Travels near and far

I’ve almost let another month slip away without saying a whole lot.  Alas, we’ll soon be in the throws of spring (woo hoo!) and the chattiness will no doubt commence in earnest with a whole new season of gardens, favorite plants, and ideas to blog about.

Just last week I spent four days in the Philadelphia area while in town to do a talk at the Hardy Plant Society, Mid-Atlantic Group spring conference.  My gracious hostess, the inimitable Stephanie Cohen took me to the Morris Arboretum for a day of plant-sighting.  Check out a few of late winter/early spring divas in full regalia below.  Having been born in March, I have an innate love, though one only recently realized, for the late winter garden.  I hope you enjoy.

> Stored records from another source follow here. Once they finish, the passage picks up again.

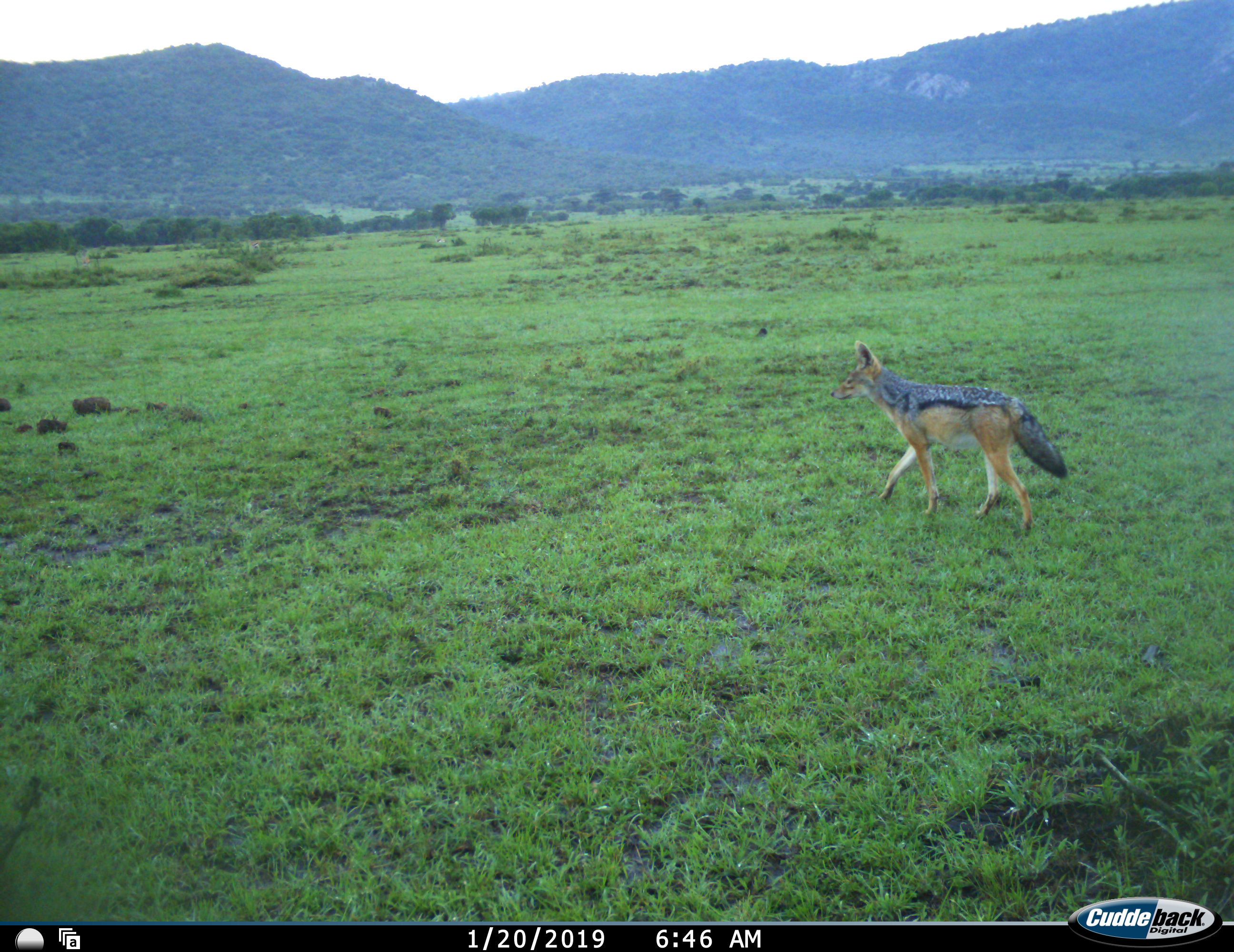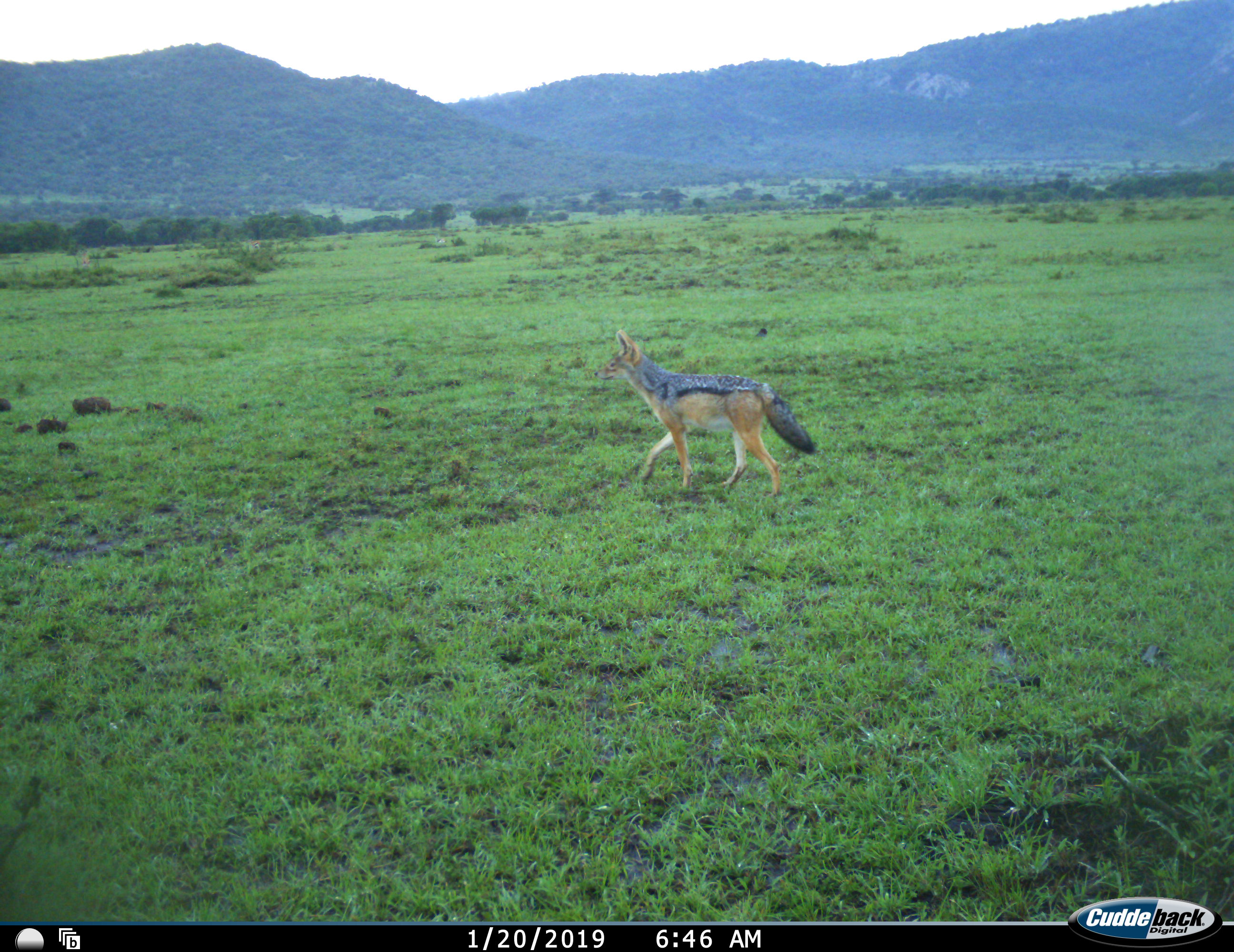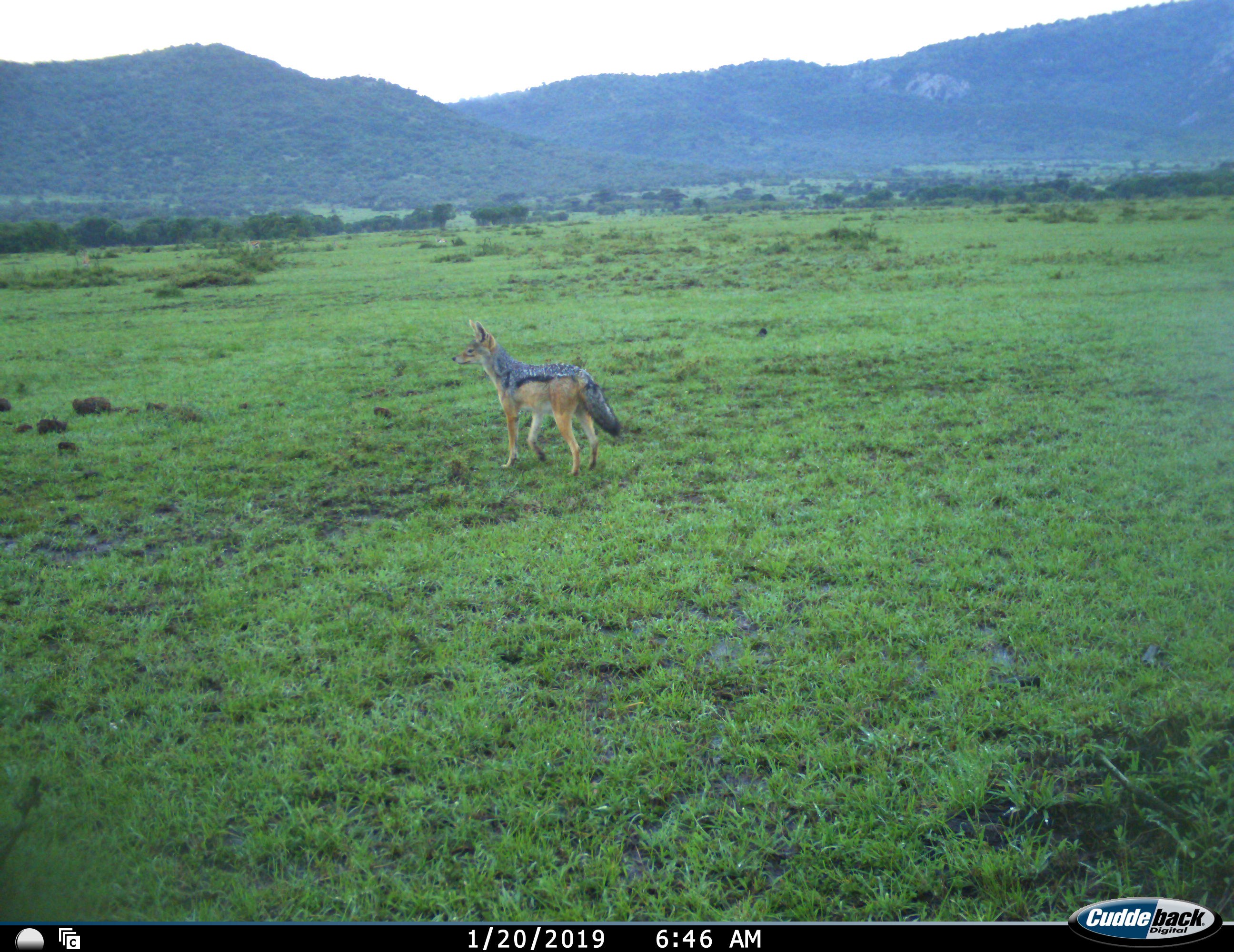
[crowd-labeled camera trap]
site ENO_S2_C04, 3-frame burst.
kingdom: Animalia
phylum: Chordata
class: Mammalia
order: Carnivora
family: Canidae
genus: Lupulella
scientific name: Lupulella mesomelas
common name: black-backed jackal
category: jackalblackbacked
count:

But I don’t have to fly to the other end of the country to enjoy harbingers of spring.  In fact yesterday I popped out to Ledges State Park, just west of Ames, Iowa to check on the status of spring.  Winston Beck and Josh Schultes captured these images with my camera while I was busy being giddy.  We’ll relay more reports from our travels as the season progresses here and on our new blog project at www.digthismag.com.  These petite little kiddos are liverleafs or Hepatica americana.  Just look at the genetic diversity!  We saw thousands upon thousands, more than I can recall seeing in recent years.  Though delicate and bijou, these darlings of the first days of spring deserve a place in our gardens if only to herald the arrival of the new season.